**TASK BRIEF:** Copy each line of the material beneath that holds the word "star".

**RECORDED DATA:**
******

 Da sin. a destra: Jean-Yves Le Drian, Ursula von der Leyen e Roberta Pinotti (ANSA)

******

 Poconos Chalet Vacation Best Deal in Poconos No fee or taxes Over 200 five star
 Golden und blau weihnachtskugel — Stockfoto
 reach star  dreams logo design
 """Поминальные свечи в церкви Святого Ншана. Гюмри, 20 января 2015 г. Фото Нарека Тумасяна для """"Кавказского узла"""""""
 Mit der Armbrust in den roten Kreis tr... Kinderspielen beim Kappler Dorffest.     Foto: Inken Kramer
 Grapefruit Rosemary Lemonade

******

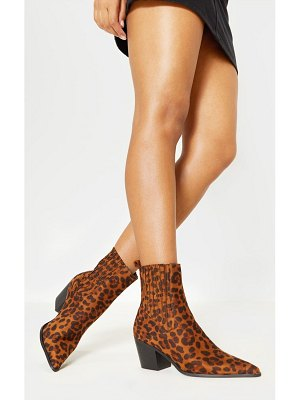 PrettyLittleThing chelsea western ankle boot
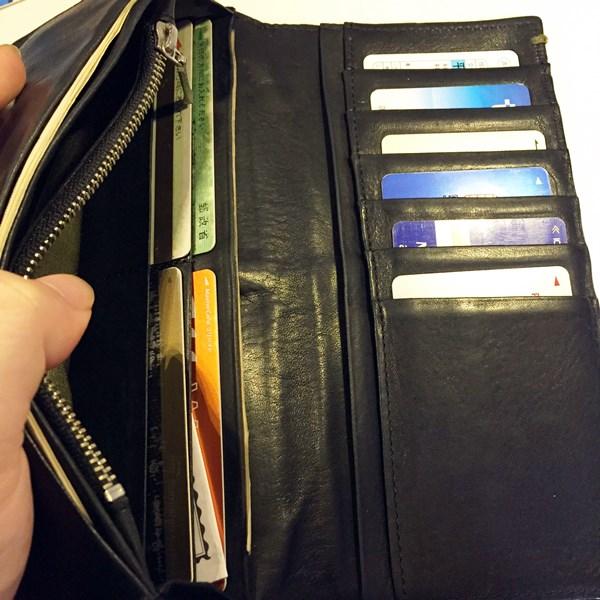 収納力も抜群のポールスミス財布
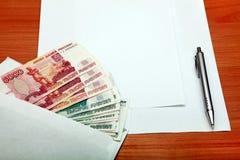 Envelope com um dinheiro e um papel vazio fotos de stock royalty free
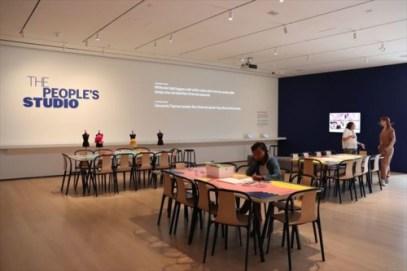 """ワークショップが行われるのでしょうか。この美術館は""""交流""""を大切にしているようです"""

******

**EXERCISE OUTPUT:**
 Poconos Chalet Vacation Best Deal in Poconos No fee or taxes Over 200 five star
 reach star  dreams logo design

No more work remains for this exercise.